A modern, cloud-native application is a solution that is built by leveraging the inherent strength of the underlying cloud platform. They typically incorporate a combination of cloud services, micro-services (like serverless technologies), cloud-native databases, regional redundancy, elastic sizing, and not to be overlooked – automated cloud infrastructure and build processes (DevOps, CICD, IAC, etc).

So what? Why build them? Why not a more traditional application?

We’re going to dive in.

3 Reasons NOT To Go Cloud-Native

Let’s start here.

1. You’re trying to quickly stand up an application’s proof-of-concept or a user experience prototype

It’s a lot faster for one or two people to stand up a monolithic application involving fewer technologies and quickly produce something of value – they are much simpler.

I know what you’re thinking: “Ack, MONOLITH!!”

True, but remember – we’re agile and in the day of cloud development, you can tear down that monolith and rebuild it with cloud-native technologies and a more flexible architecture the next time around.

2. Make sure your project mindset is taking advantage of cloud technologies

If you’re trying to plan what your architecture looks like at a detailed level 9 months down the road…. that may be too far off. You do not want to waste time and effort that can be applied to developing more immediate innovation, now.

3. There is a very limited use base that won’t need the elasticity, scale, or cost optimization of a broader-reaching system

Think that small application 3 or 4 people will use in their line-of-business capacity.

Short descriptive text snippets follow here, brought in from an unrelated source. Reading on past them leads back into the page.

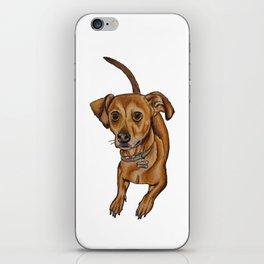 Maxwell the dog iPhone Skin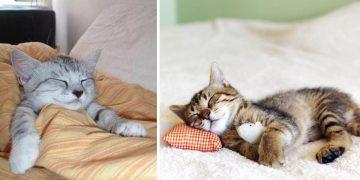 Geceleri Uyumayan Kedinizi Mışıl Mışıl Uyumasını Sağlayacak 11 Püf Nokta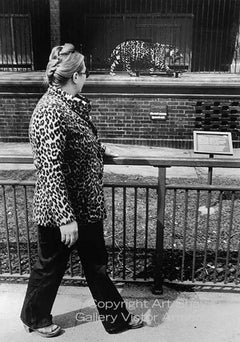 Two Leopards Spotted, Chicago 1974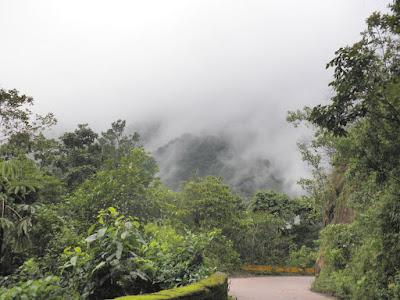 Imagen del Parque nacional Henri Pittier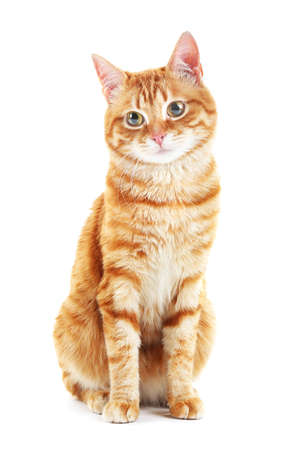 Foto de Portrait of red cat isolated on white - Imagen libre de derechos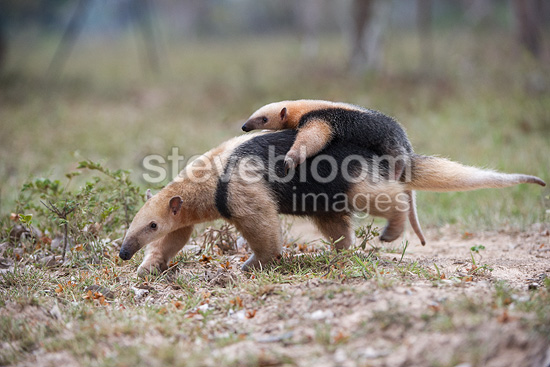 Female Southern Tamandua, also called Collared or Lesser Anteater, carrying its young / infant on her back. Northern Pantanal, Mato Grosso State, Brazil.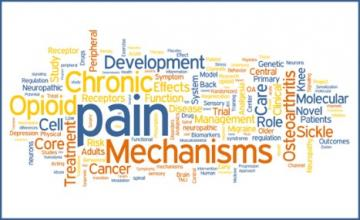 Pain Research Word Cluster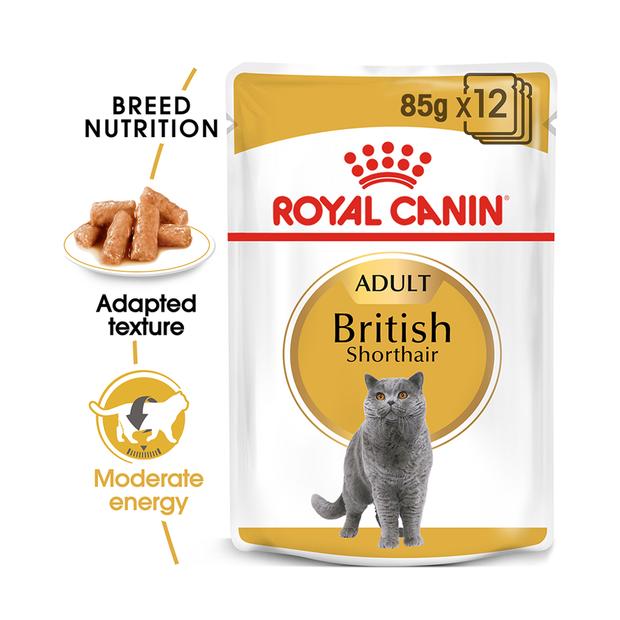 royal canin feline british shorthair gravy pet circle. Black Bedroom Furniture Sets. Home Design Ideas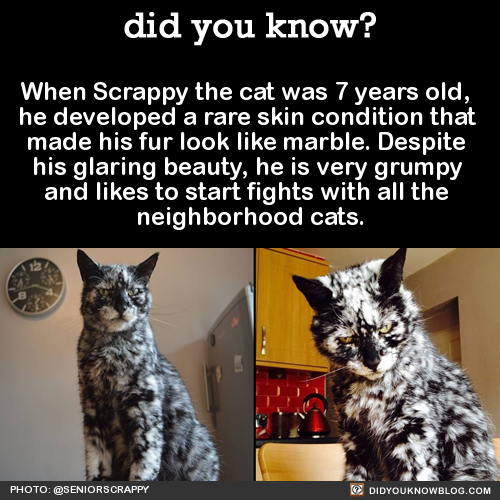 when-scrappy-the-cat-was-7-years-old-he-developed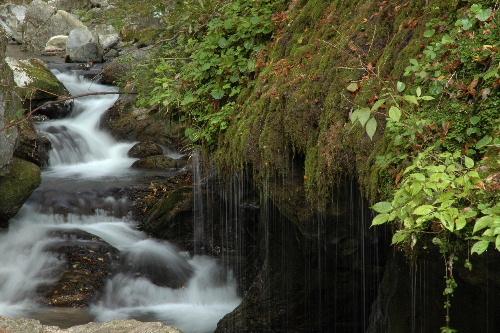 玉すだれの滝と渓流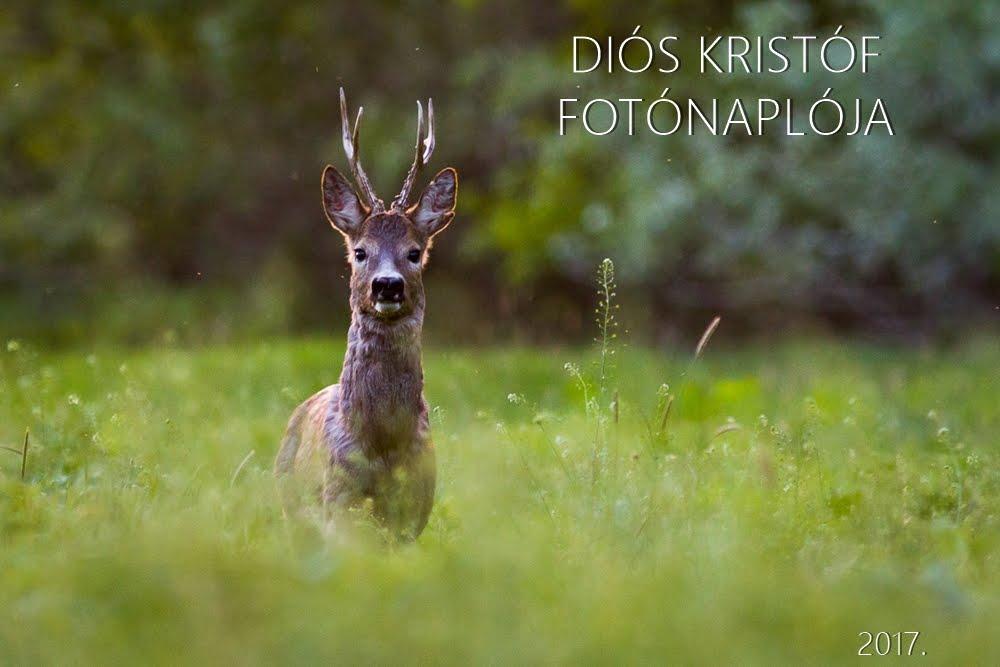 Diós Kristóf Fotónaplója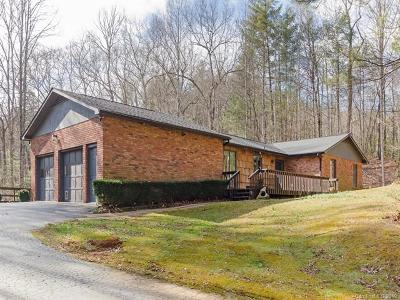 Transylvania County Single Family Home For Sale: 153 Spring Cove Drive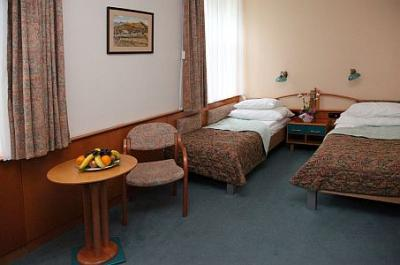 Available double room in Hotel Spa Heviz - Hotel Spa*** Heviz - discount Spa Thermal Hotel in the near of Thermal Lake Heviz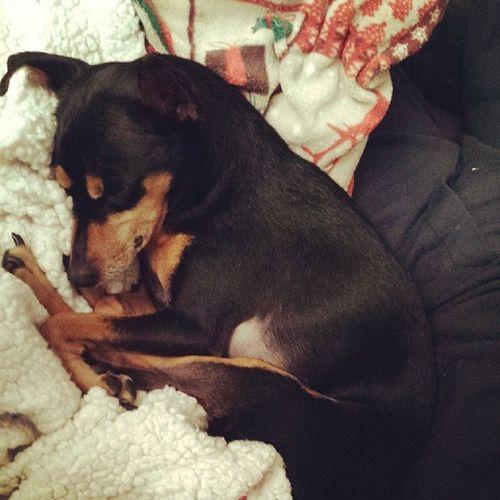 Pinscher Pincher Zwergpinscher Zwerpincher Minipinscher Minipincher Minipin Puppy Dog Bestanimal Happy Nanna Sleppydog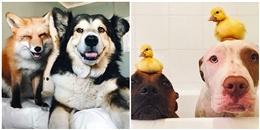 15 bức hình 'ngày ấy, bây giờ' chứng tỏ tình bạn của loài vật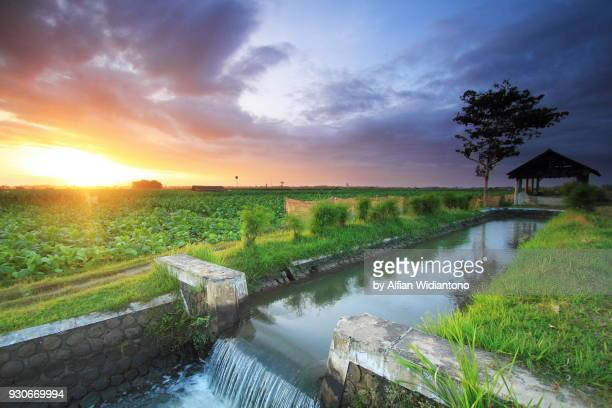 sunset over a farmland - java stock pictures, royalty-free photos & images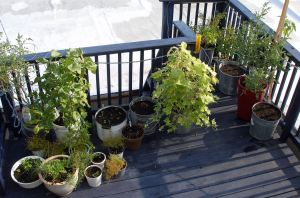 August Plants on Deck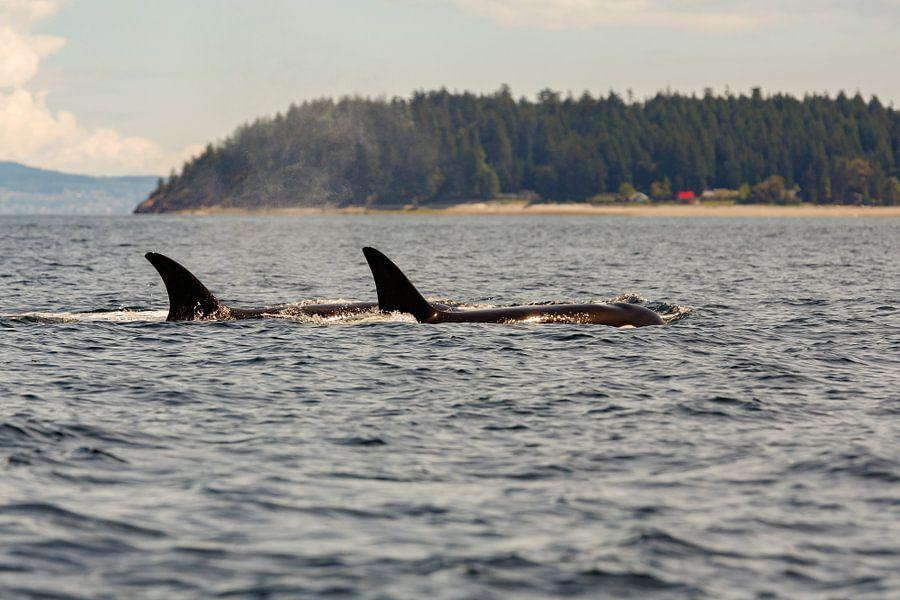 Twee orka's van Menno Schaefer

It does not conceivably need the scale and performance enhancements provided by cloud-native and could decrease velocity by requiring more technologies and skills than are needed to achieve your end products goals.

 

4 Reasons TO Go Cloud-Native

Now, let’s into the good stuff.

1. Build Automation, Velocity, and Agility
  • Bad Quality
  • Their ability to generate system builds
  • Needing to onboard new clients faster
  • Meet aggressive application usage scenarios
  • Crank out new features, faster

Are these common complaints you hear from your clients?

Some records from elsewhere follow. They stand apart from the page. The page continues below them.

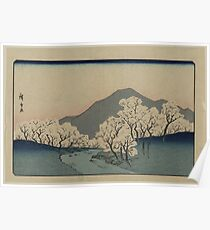 Grove of Cherry Trees - Japanese pre 1915 Woodblock Print Poster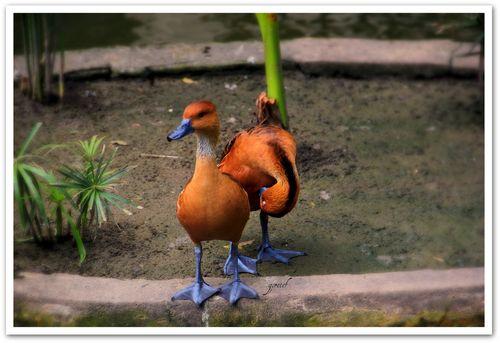 Bica_casal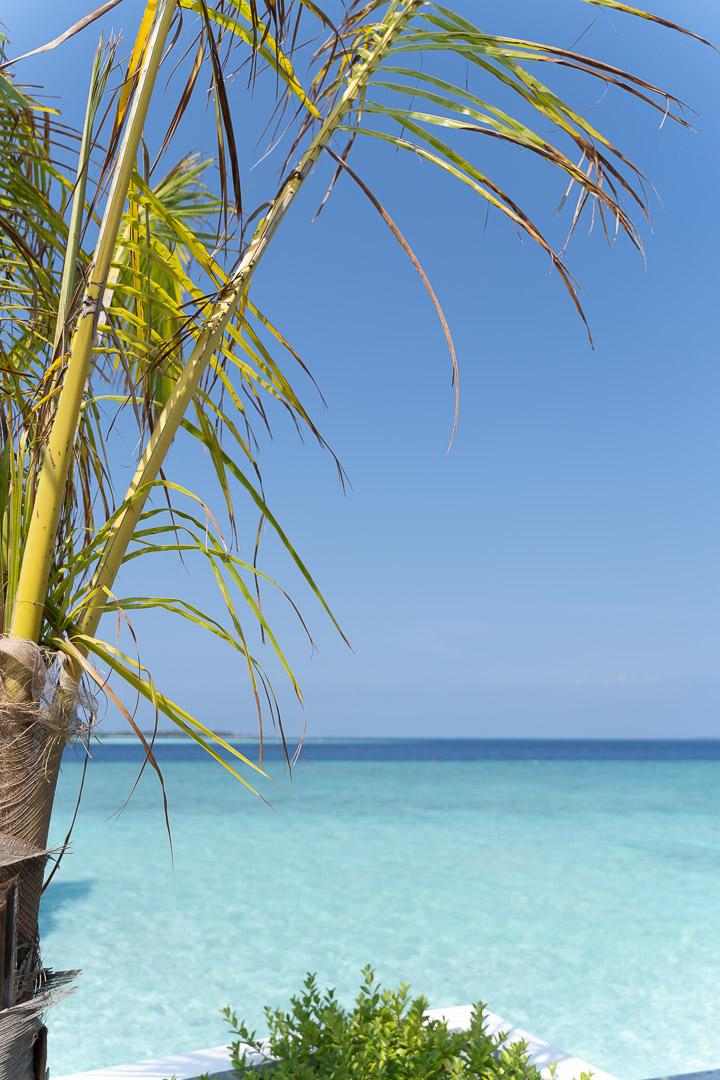 finolhu 188 - REVIEW - Finolhu : Ocean Pool Villa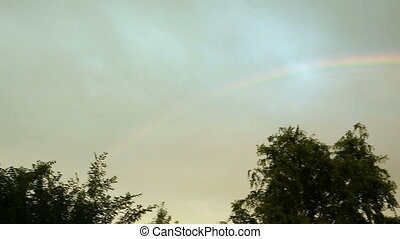 Rainbow in the sky, above the trees, against the background of gray clouds, after the rain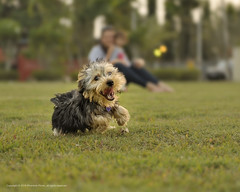 Happy Yorkie (Elmer The Fudd) Tags: park family friends dog pet yorkie toy outdoors crazy daughter mother running recreation excitement f28 trinidadtobago iso500 tto phantomphoto valsayn nikond700 afzoom2470mmf28g speed1500 shotat70mm expcomp00 ev1194
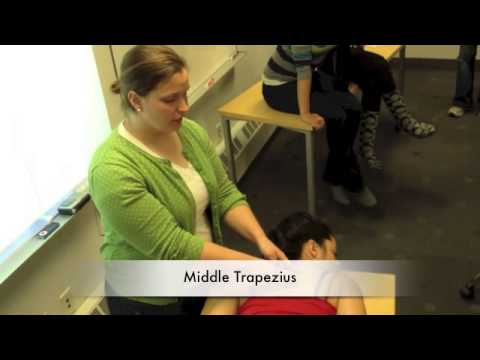lower trapezius manual muscle test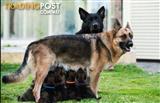 Pure German Shepherd puppies!!!!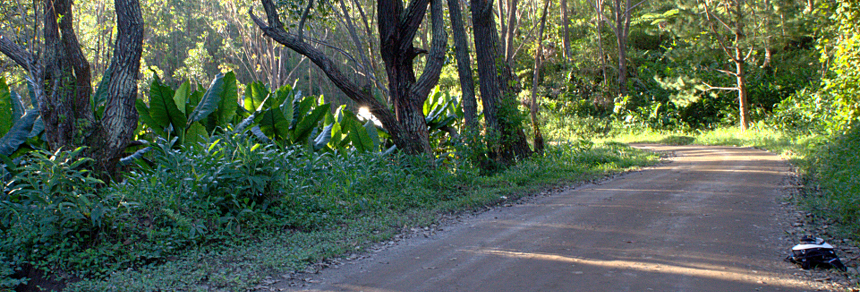 Madagascar forest - Pack on road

These are fantastic indicators that you need to invest more time and effort into automating everything as code – not just the application and data tiers of your system.

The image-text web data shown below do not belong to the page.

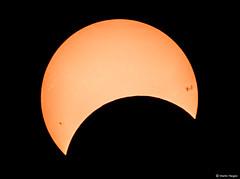 Partial Solar Eclipse (Martin_Heigan) Tags: sun solar son telescope newtonian eclipse sunspots star solarsystem space astronomy martin heigan astrophotography canon 60da celestron gso astrophysics science astro physics southernhemisphere 1september2016 2016 southafrica mhastrophoto annular
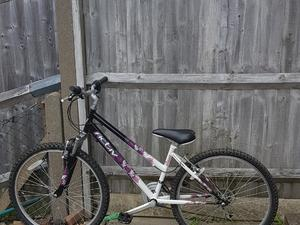 Used Bikes for Sale in Brighton | Friday-Ad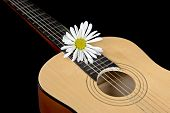 image of six-petaled  - Single white daisy on a six string acoustical guitar - JPG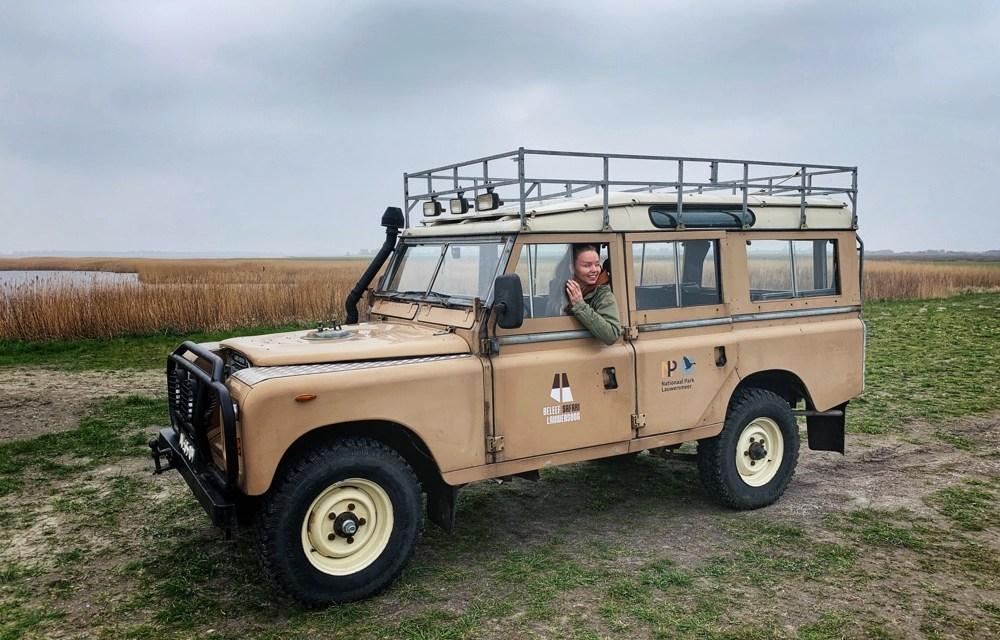 Friesland/Groningen tip: safari in Nationaal Park Lauwersmeer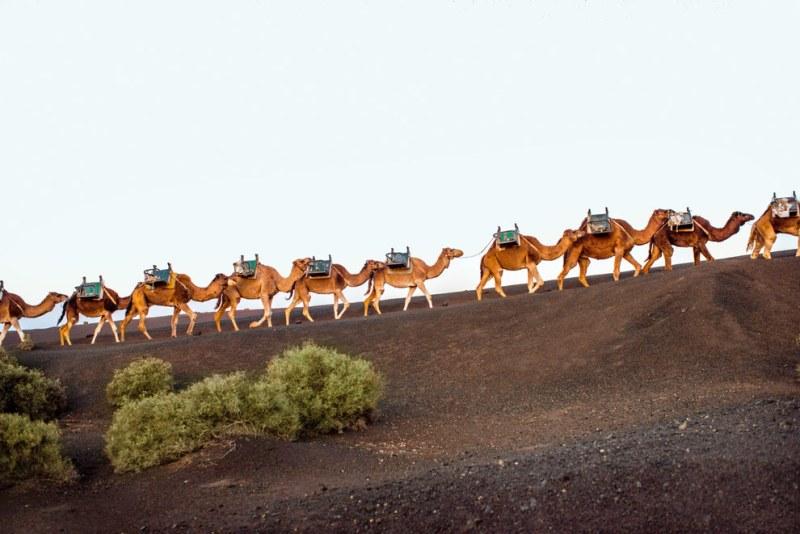 Ilhas Canárias: Formas de vida animal diferenciadas vão te fazer perguntar se está mesmo em território espanhol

The cloud offers a fantastic array of tools to help you spin up new, well-architected environments for clients, automated builds, streamline new release processes, support multiple environments, and more.

2. Elasticity

While elasticity is well understood, if your application needs to grow quickly to support a wide array of users responsively, building out serverless or cloud-native application tiers can go a long way in supporting that goal.

3. Cost

If you move toward serverless, cloud-native architecture, you can often architect things more cost-efficiently. This means no more time spent figuring out licensing scenarios for formerly on-premises application databases like Oracle or SQL Server. Moving applications to a cloud-native platform like DynamoDB or RDS gives you the opportunity to optimize licensing costs while providing more scale. And if costs need to scale more linearly, cloud-native architectures can help.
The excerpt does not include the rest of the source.